## TEXT SHOWN
==================================================

Game Controller Draws Blood From Player's Body In Real Life

Whoa! That's hardcore gaming all right. A new Canada-based company has come up with a video game controller that could take hardcore gaming to a whole new level.

Game Controller

Dubbed Blood Sport, the new controller is connected to the player's vein and draws a small amount of blood every time he loses in game.

Yes, it means that if a gamer – connected with a Blood Sport controller – is hit with a punch in the virtual world, he will suffer bodily loss as the device would automatically eject a small amount of blood from his body. The drawn blood is stored in sterilized bags and is later sent to blood banks across Canada.

To avoid any mishaps, the controller limits the amount of blood that can be drawn from gamers' body and also keeps track of their age, weight and any preexisting medical conditions.

The purpose behind of this immersive device is twofold. It not only amps up the gaming experience but also makes generally aloof gamers contribute to an important social cause.

==================================================

## DATA PROVIDED
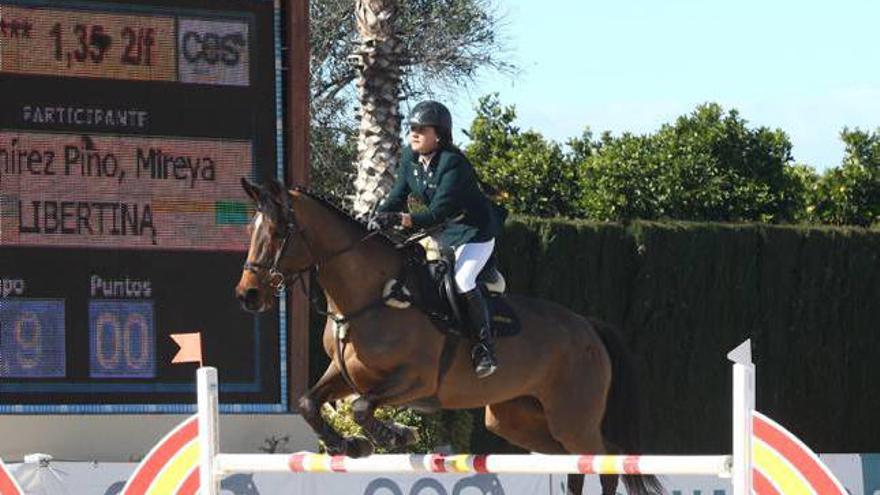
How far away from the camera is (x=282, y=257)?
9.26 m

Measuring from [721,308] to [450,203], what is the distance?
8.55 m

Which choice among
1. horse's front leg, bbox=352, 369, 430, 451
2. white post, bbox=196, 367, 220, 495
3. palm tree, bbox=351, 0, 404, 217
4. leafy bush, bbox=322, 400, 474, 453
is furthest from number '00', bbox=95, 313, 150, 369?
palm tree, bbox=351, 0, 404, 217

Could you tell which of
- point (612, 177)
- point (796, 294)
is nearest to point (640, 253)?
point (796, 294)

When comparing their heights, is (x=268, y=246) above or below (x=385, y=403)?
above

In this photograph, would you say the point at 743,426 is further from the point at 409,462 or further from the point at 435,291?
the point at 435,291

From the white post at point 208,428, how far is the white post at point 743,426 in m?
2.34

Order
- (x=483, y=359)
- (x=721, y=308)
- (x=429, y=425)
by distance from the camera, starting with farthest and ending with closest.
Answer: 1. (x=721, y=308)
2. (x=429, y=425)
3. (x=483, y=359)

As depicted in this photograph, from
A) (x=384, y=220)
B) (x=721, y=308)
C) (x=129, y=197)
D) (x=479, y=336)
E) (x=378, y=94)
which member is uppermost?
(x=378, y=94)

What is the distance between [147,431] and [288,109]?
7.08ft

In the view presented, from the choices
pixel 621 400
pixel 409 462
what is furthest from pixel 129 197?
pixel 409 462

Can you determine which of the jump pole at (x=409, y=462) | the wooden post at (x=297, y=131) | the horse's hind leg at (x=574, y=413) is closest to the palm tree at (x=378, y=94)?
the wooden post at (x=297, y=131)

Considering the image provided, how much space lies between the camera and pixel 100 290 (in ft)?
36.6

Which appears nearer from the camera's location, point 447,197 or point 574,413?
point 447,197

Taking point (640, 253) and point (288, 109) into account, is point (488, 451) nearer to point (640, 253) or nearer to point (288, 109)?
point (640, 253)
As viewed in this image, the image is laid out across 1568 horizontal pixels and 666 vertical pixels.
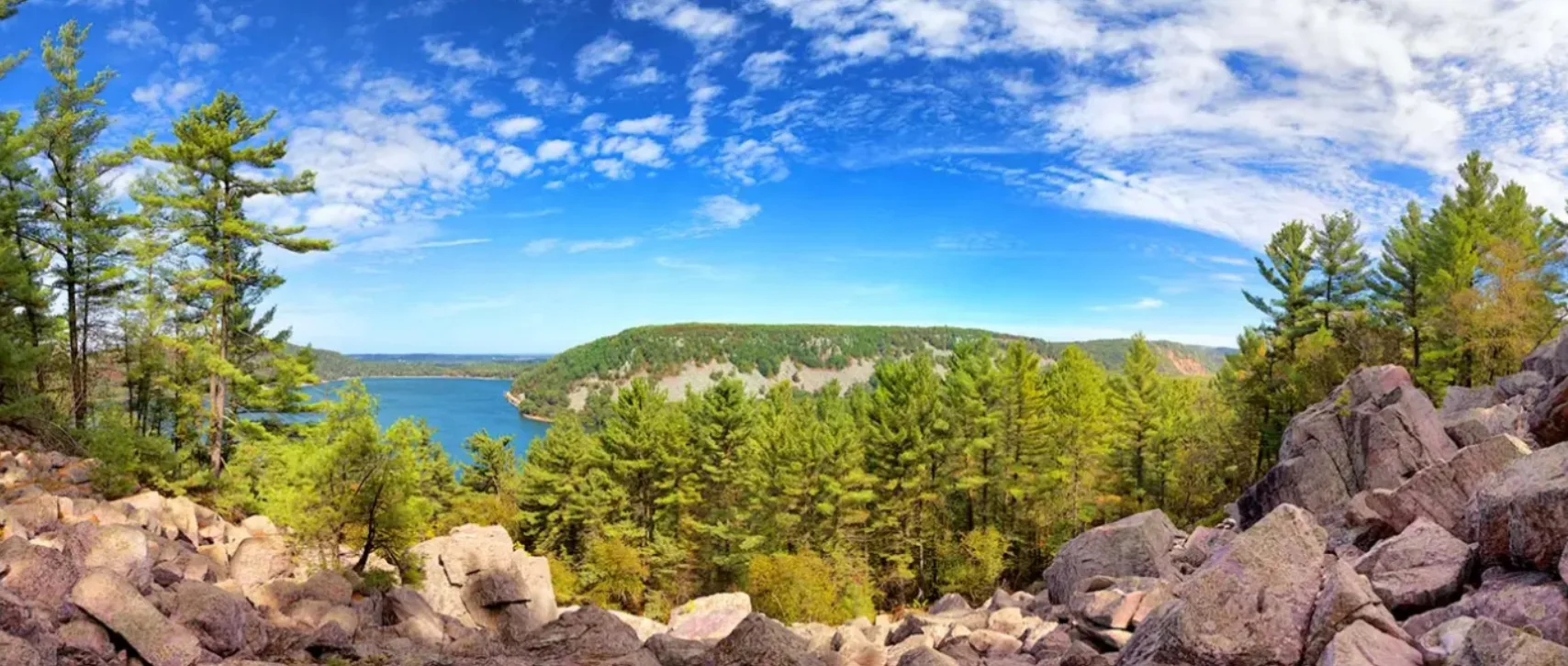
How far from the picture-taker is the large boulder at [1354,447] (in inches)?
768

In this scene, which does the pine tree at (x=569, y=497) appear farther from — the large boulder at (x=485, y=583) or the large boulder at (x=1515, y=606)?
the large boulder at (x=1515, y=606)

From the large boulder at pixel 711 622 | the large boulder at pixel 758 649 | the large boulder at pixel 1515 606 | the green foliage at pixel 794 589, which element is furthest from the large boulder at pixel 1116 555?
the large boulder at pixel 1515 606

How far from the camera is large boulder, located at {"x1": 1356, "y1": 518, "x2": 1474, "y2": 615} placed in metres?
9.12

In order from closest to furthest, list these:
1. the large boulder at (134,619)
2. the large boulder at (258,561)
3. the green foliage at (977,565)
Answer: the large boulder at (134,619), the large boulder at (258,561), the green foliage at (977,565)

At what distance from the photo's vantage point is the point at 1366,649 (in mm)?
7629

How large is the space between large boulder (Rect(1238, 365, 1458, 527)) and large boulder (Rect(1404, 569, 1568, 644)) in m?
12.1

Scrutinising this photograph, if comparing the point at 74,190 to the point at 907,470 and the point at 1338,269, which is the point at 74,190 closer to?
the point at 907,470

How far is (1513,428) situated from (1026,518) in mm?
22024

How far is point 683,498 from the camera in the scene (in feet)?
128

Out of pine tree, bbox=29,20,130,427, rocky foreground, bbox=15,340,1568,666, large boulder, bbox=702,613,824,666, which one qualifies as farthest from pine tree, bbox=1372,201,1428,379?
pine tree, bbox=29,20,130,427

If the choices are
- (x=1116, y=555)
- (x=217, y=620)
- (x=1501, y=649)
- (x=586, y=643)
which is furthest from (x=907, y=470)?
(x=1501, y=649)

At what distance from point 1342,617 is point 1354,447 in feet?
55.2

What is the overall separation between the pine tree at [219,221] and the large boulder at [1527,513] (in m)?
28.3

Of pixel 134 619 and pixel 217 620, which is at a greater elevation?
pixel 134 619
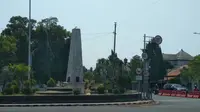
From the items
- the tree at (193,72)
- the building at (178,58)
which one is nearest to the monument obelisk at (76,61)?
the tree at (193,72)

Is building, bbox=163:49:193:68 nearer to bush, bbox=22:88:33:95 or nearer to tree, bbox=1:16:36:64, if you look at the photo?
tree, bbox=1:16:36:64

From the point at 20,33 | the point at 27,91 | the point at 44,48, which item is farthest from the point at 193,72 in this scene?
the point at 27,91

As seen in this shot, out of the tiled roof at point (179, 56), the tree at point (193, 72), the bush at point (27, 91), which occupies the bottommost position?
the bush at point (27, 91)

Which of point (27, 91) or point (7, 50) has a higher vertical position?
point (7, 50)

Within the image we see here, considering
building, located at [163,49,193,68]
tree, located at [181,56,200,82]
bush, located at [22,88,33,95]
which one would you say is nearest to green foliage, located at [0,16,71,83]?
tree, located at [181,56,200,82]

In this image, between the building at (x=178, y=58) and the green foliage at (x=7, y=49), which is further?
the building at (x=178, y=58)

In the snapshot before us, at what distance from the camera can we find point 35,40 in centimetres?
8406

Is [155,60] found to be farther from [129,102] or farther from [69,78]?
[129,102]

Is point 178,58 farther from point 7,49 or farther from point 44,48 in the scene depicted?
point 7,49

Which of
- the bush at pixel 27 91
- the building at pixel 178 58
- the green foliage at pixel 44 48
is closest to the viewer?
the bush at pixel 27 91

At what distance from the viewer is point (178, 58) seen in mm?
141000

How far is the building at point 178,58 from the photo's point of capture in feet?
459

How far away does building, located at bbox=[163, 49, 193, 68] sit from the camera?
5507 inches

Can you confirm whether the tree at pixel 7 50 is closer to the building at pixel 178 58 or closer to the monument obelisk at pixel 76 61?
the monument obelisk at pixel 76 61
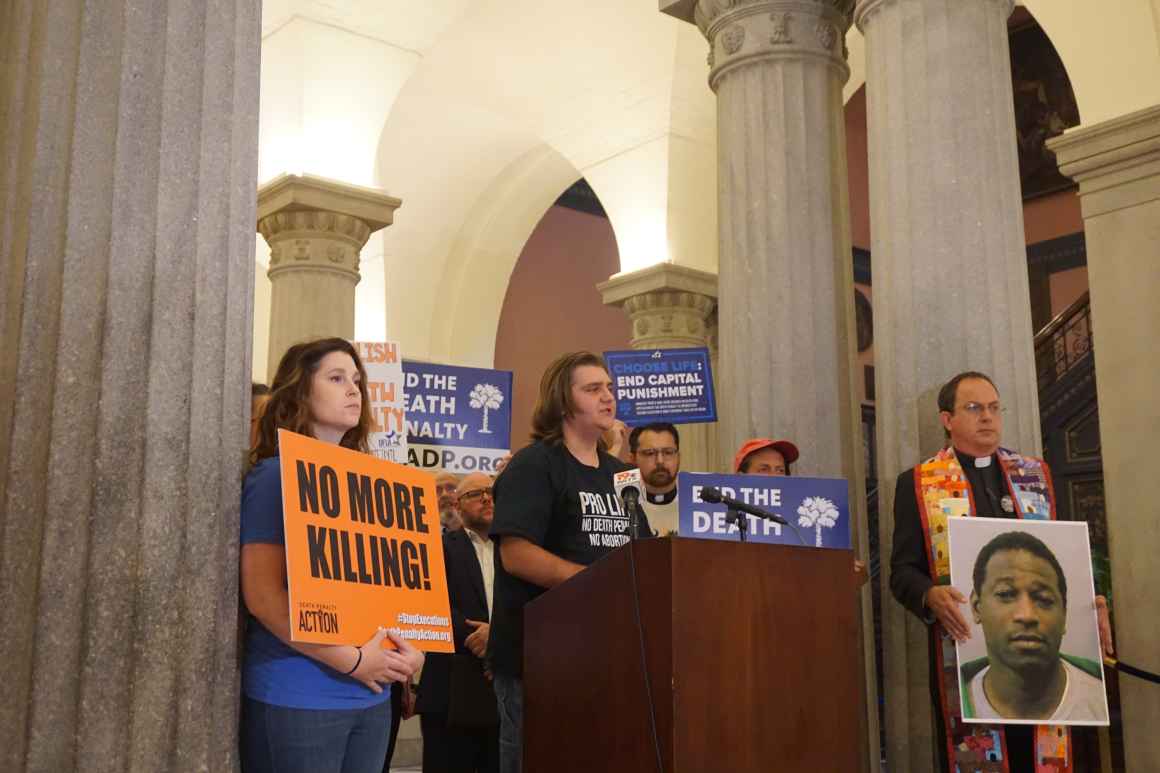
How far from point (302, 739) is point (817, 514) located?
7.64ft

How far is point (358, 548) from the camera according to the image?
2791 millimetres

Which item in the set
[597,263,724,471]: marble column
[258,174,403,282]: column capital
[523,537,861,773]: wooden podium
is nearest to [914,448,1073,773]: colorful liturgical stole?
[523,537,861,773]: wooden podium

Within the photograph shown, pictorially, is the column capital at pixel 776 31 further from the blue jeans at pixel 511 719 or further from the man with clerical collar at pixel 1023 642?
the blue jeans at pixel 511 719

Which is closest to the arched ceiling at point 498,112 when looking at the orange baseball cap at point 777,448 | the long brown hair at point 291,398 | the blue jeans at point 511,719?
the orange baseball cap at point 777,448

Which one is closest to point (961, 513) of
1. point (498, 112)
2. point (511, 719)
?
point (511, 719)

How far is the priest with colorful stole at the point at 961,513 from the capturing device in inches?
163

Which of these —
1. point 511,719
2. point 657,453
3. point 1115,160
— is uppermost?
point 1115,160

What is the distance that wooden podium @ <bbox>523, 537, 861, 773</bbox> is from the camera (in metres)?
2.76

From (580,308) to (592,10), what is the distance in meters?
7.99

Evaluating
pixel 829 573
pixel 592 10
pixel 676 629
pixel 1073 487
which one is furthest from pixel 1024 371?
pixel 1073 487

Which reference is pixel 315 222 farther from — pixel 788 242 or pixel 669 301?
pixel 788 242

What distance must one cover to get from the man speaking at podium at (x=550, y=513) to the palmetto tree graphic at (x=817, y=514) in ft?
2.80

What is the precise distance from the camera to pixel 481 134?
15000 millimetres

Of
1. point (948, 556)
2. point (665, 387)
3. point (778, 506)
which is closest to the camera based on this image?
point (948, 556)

==================================================

## DIRECTIONS
In the article about the Blood Sport controller, what happens to the blood drawn from players? The records have nothing to do with the article.

## COMPLETED TASK
It is stored in sterilized bags and later sent to blood banks across Canada.